23680-tiga-terminal-bus-akap-di-jakarta-ditutup-selama-larangan-mudik

Menelaah dari Tahun Lalu, Satgas Covid-19 Minta Masyarakat Tidak Mudik

Suara. com – Satuan Tugas Penanganan Covid-19 meminta masyarakat untuk tidak mudik pada libur Lebaran mendatang.

Hal ini dipertegas dengan adanya kecendekiaan pelarangan mudik yang dimulai pada tanggal 6-17 Mei 2021.

Tukang Bicara Satgas Covid-19, Profesor Wiku Adisasmito mengatakan, masyarakat perlu belajar dari kemahiran tahun lalu, di mana mudik meningkatkan kasus Covid-19 secara signifikan.

“Seperti di dalam libur Idul Fitri tahun lalu, yang terjadi lonjakan hingga 600 kasus pada setiap harinya. Begitu juga libur Hari Kemerdekaan, yang melonjak hingga 1. 100 kasus per hari, ” ungkapnya lewat Dialog KPCPEN, Mudik Ditunda Pandemi Mereda, Jumat (9/4/2021).

Baca Juga: Tiga Terminal Bus AKAP di Jakarta Ditutup Semasa Larangan Mudik

Ia mengatakan jika masyarakat tentu memaksakan mudik, maka risiko orang lain, baik itu keluarga, kerabat, maupun tetangga, tertular Covid-19 semakin tinggi.

Apalagi pada populasi lansia dengan penyakit komorbid, terkena Covid-19 bisa menyebabkan kefatalan.

“Kenaikan kasus penularan tersebut artinya nyawa. Jadi tersebut konsekuensi publik yang kudu kita tanggung. Karena itu, jangan lakukan mudik, ” tambahnya lagi.

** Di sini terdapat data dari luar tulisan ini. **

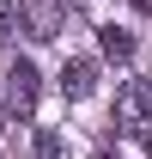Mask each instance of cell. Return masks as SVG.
<instances>
[{
    "label": "cell",
    "mask_w": 152,
    "mask_h": 159,
    "mask_svg": "<svg viewBox=\"0 0 152 159\" xmlns=\"http://www.w3.org/2000/svg\"><path fill=\"white\" fill-rule=\"evenodd\" d=\"M116 129H122L134 147H152V86L128 80V86L116 92Z\"/></svg>",
    "instance_id": "1"
},
{
    "label": "cell",
    "mask_w": 152,
    "mask_h": 159,
    "mask_svg": "<svg viewBox=\"0 0 152 159\" xmlns=\"http://www.w3.org/2000/svg\"><path fill=\"white\" fill-rule=\"evenodd\" d=\"M19 31H31L37 43H55L67 31V6L61 0H19Z\"/></svg>",
    "instance_id": "2"
},
{
    "label": "cell",
    "mask_w": 152,
    "mask_h": 159,
    "mask_svg": "<svg viewBox=\"0 0 152 159\" xmlns=\"http://www.w3.org/2000/svg\"><path fill=\"white\" fill-rule=\"evenodd\" d=\"M37 92H43V74L31 61H12V67H6V104H12L19 116H31V110H37Z\"/></svg>",
    "instance_id": "3"
},
{
    "label": "cell",
    "mask_w": 152,
    "mask_h": 159,
    "mask_svg": "<svg viewBox=\"0 0 152 159\" xmlns=\"http://www.w3.org/2000/svg\"><path fill=\"white\" fill-rule=\"evenodd\" d=\"M91 92H97V61L91 55H73V61H67V67H61V98H91Z\"/></svg>",
    "instance_id": "4"
},
{
    "label": "cell",
    "mask_w": 152,
    "mask_h": 159,
    "mask_svg": "<svg viewBox=\"0 0 152 159\" xmlns=\"http://www.w3.org/2000/svg\"><path fill=\"white\" fill-rule=\"evenodd\" d=\"M97 49H103L110 61H134V37L122 31V25H103V31H97Z\"/></svg>",
    "instance_id": "5"
},
{
    "label": "cell",
    "mask_w": 152,
    "mask_h": 159,
    "mask_svg": "<svg viewBox=\"0 0 152 159\" xmlns=\"http://www.w3.org/2000/svg\"><path fill=\"white\" fill-rule=\"evenodd\" d=\"M31 159H73V153H67V141H61L55 129H37V135H31Z\"/></svg>",
    "instance_id": "6"
},
{
    "label": "cell",
    "mask_w": 152,
    "mask_h": 159,
    "mask_svg": "<svg viewBox=\"0 0 152 159\" xmlns=\"http://www.w3.org/2000/svg\"><path fill=\"white\" fill-rule=\"evenodd\" d=\"M19 25V0H0V31H12Z\"/></svg>",
    "instance_id": "7"
},
{
    "label": "cell",
    "mask_w": 152,
    "mask_h": 159,
    "mask_svg": "<svg viewBox=\"0 0 152 159\" xmlns=\"http://www.w3.org/2000/svg\"><path fill=\"white\" fill-rule=\"evenodd\" d=\"M0 141H6V104H0Z\"/></svg>",
    "instance_id": "8"
},
{
    "label": "cell",
    "mask_w": 152,
    "mask_h": 159,
    "mask_svg": "<svg viewBox=\"0 0 152 159\" xmlns=\"http://www.w3.org/2000/svg\"><path fill=\"white\" fill-rule=\"evenodd\" d=\"M97 159H122V153H110V147H103V153H97Z\"/></svg>",
    "instance_id": "9"
}]
</instances>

Pada kesempatan yang setara, Juru Bicara Kementerian Perhubungan Adita Irawati mengatakan biar mudik dilarang, operasi pemindahan logistik tetap berjalan eperti biasa. Begitu juga lawatan keluarga yang sedang rendah, kunjungan duka, ibu hamil, dan pelayanan kesehatan penting.

Mobilitas masyarakat di asing tanggal larangan mudik, taat Adita Irawati, juga mau dibatasi. Hal ini supaya moda transportasi tidak terisi penuh oleh penumpang dan tetap bisa jaga jangka.

Menangkap Juga: Larangan Mudik 2021 Naik Motor 6-17 Mei 2021, Sanksi dan Pengecualian

“Kami juga minta kepada moda transportasi publik jangan datang demand yang terjadi tak bisa diantisipasi karena keterbatasan armada. Justru ini menjelma penumpukan dan lonjakan penumpang, antrean, dan kerumunan, ” ungkapnya.